Background of the Uniform Commercial Real Estate Act
The Uniform Law Commission (“ULC”) is a well-known non-profit organization that seeks to bring clarity and stability to critical areas of state statutory law. For example, the ULC, also known as the National Conference of Commissioners on Uniform State Laws, developed the Uniform Commercial Code which helped to bring substantial uniformity of commercial law through the enactment of model legislation in all fifty states and other U.S. jurisdictions.
The ULC sought to bring similar uniformity to state receivership laws after noting a wide disparity of law and practice. The ULC developed UCRERA for application to receiverships involving commercial real estate with the goal of achieving greater predictability for litigants, lenders, and other parties affected by a receivership proceeding.
Progress though in achieving national uniformity has been slow. The ULC adopted UCRERA in the summer of 2015. Since then, per the ULC enactment tracker site, twelve states have enacted the model law (or a substantially similar version). Those states consist of: Arizona, Connecticut, Florida, Maryland, Michigan, Nevada, North Carolina, Oregon, Rhode Island, Tennessee, Utah and West Virginia. Although Connecticut enacted the law in 2021 its effective date was delayed until July 1, 2023.
Key Provisions
The full text of Connecticut’s enacted version of UCRERA is available here. Some key provisions include the imposition of an automatic injunction (“stay”) against creditor collection activity, a mechanism for judicial approval of a receivership sale “free and clear” of liens (with liens attaching to available sale proceeds), and the establishment of process for the filing of creditor claims. Each of these components is discussed briefly below:
Automatic Stay
An order appointing a receiver over commercial real estate “operates as a stay, applicable to all persons, of an act, action or proceeding” affecting a wide range of creditor enforcement actions against the property. The law provides for creditors to seek relief from the stay to continue enforcement actions against the property, upon a showing of cause. A creditor who violates the stay may be liable for damages including actual damages and reasonable attorney's fees. The law allows for the imposition of civil contempt damages if the stay violation is found to be intentional.

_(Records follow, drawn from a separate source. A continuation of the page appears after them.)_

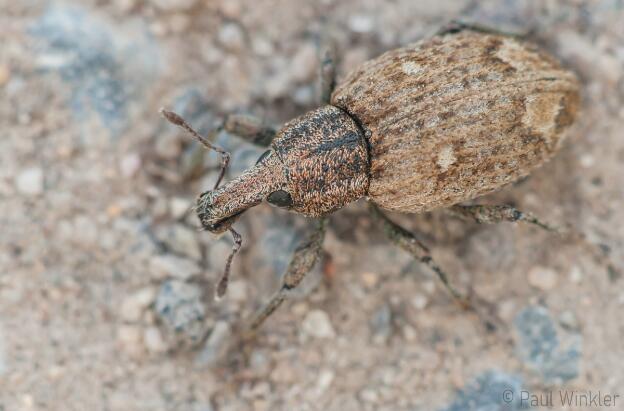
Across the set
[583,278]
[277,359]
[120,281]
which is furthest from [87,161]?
[583,278]

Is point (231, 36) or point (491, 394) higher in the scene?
point (231, 36)

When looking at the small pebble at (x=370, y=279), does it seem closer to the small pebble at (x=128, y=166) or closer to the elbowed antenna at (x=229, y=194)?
the elbowed antenna at (x=229, y=194)

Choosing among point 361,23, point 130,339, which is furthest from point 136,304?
point 361,23

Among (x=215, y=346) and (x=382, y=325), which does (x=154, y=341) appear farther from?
(x=382, y=325)

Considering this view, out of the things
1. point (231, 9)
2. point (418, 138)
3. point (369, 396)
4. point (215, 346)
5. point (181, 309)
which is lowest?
point (369, 396)

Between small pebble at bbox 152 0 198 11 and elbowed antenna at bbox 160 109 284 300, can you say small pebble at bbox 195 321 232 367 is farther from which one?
small pebble at bbox 152 0 198 11
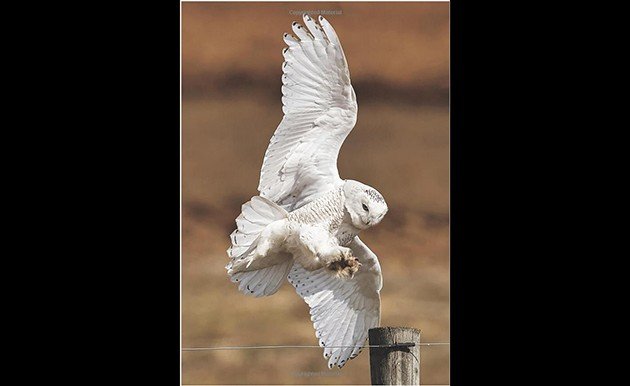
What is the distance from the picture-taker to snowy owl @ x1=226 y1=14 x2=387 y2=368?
7.64 m

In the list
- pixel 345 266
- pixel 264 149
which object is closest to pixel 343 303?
pixel 345 266

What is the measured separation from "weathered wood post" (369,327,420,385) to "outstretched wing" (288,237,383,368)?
383 millimetres

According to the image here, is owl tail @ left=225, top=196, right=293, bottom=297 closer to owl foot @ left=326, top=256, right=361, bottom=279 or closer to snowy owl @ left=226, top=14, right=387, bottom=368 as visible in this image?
snowy owl @ left=226, top=14, right=387, bottom=368

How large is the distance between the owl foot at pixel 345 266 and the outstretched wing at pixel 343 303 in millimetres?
236

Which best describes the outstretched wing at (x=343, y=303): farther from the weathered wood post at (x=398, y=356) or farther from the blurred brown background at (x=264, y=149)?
the weathered wood post at (x=398, y=356)

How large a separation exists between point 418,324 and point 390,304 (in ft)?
0.61

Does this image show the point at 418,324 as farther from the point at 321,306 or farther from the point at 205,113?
the point at 205,113

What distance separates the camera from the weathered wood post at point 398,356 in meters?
7.39

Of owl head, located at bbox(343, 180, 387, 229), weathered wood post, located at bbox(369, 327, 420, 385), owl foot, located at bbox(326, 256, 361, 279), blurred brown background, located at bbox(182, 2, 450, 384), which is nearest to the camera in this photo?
weathered wood post, located at bbox(369, 327, 420, 385)

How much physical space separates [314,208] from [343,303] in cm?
58

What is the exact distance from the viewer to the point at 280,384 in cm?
770

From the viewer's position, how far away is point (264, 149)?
7.82 metres

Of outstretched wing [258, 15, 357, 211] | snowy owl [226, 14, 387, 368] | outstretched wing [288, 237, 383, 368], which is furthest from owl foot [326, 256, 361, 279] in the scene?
outstretched wing [258, 15, 357, 211]

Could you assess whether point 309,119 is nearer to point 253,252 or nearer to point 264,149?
point 264,149
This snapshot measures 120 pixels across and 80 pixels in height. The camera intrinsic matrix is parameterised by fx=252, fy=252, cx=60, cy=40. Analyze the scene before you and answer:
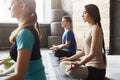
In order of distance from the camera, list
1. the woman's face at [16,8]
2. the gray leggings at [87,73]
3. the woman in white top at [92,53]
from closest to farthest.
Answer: the woman's face at [16,8] → the woman in white top at [92,53] → the gray leggings at [87,73]

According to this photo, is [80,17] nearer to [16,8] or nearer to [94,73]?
[94,73]

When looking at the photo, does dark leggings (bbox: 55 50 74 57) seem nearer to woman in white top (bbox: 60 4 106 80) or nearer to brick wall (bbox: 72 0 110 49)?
brick wall (bbox: 72 0 110 49)

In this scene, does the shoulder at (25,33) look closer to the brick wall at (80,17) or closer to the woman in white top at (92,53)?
the woman in white top at (92,53)

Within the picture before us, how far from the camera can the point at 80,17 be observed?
6070 millimetres

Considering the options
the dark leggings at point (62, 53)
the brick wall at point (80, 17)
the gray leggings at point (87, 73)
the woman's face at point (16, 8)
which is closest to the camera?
the woman's face at point (16, 8)

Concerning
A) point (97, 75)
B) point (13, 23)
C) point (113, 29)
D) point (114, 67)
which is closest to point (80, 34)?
point (113, 29)

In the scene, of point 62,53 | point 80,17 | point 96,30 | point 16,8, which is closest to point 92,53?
point 96,30

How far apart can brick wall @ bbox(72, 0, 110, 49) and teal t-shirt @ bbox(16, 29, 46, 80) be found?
3.98 meters

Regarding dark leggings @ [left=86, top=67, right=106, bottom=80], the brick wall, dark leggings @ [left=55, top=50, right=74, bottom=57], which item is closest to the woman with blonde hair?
dark leggings @ [left=86, top=67, right=106, bottom=80]

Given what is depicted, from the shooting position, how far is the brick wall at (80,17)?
201 inches

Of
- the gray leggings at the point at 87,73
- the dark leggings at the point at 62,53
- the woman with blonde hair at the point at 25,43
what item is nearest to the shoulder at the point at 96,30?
the gray leggings at the point at 87,73

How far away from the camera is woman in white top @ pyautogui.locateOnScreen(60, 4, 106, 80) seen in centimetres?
234

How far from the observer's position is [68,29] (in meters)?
3.91

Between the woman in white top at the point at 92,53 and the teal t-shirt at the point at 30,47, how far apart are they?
3.67 feet
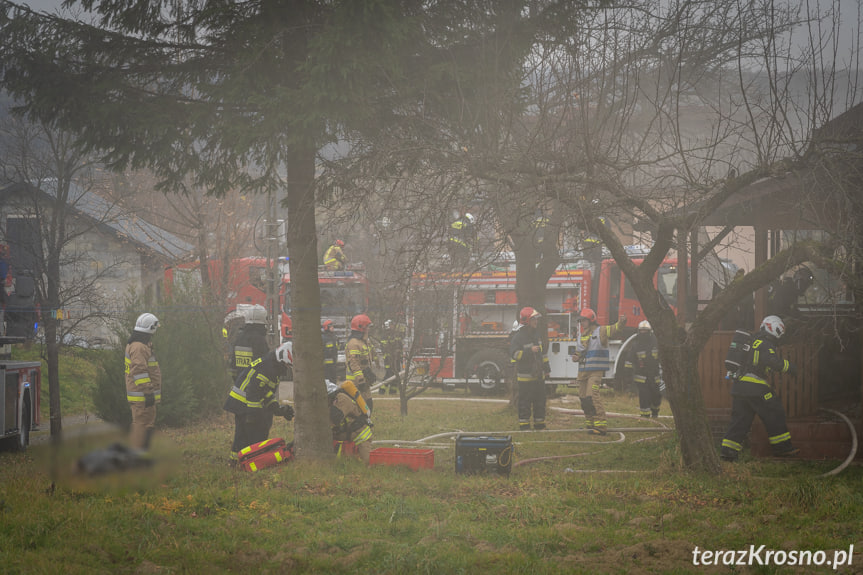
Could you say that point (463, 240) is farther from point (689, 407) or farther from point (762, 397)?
point (762, 397)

Sale Free and Clear of Liens
A receiver, with court approval, may obtain authority to transfer receivership property other than in the ordinary course of business by sale, lease, license, exchange or other disposition. The statute specifically provides that a sale can be made “free and clear” of liens with any such liens attaching to the proceeds of the sale. Further, such a sale can be accomplished through either a private or public auction process. The law permits a secured creditor to credit bid outstanding indebtedness and thus offset against the purchase price all or part of the creditor’s allowed secured lien.
Claims Process
The law establishes a process for creditors with claims relating to the property to be notified of a deadline to file proofs of claim. Failure of a creditor to timely file a proof of claim will result in the creditor not receiving a distribution from the receivership proceeding (unless the court otherwise orders).
Summary
The above concepts will be familiar to anybody who has navigated federal bankruptcy proceedings. Clearly, the ULC tailored several bankruptcy law concepts that it thought would work well in state law receivership proceedings involving commercial real estate. Although nationwide adoption of UCRERA has been limited to date, it is possible that more states may consider adoption given the challenges present for the asset class in today’s economy. Lenders dealing with distressed property in Connecticut will begin to find out soon whether the law delivers on its promise of an efficient process for extinguishing junior liens, maximizing value and transferring title efficiently.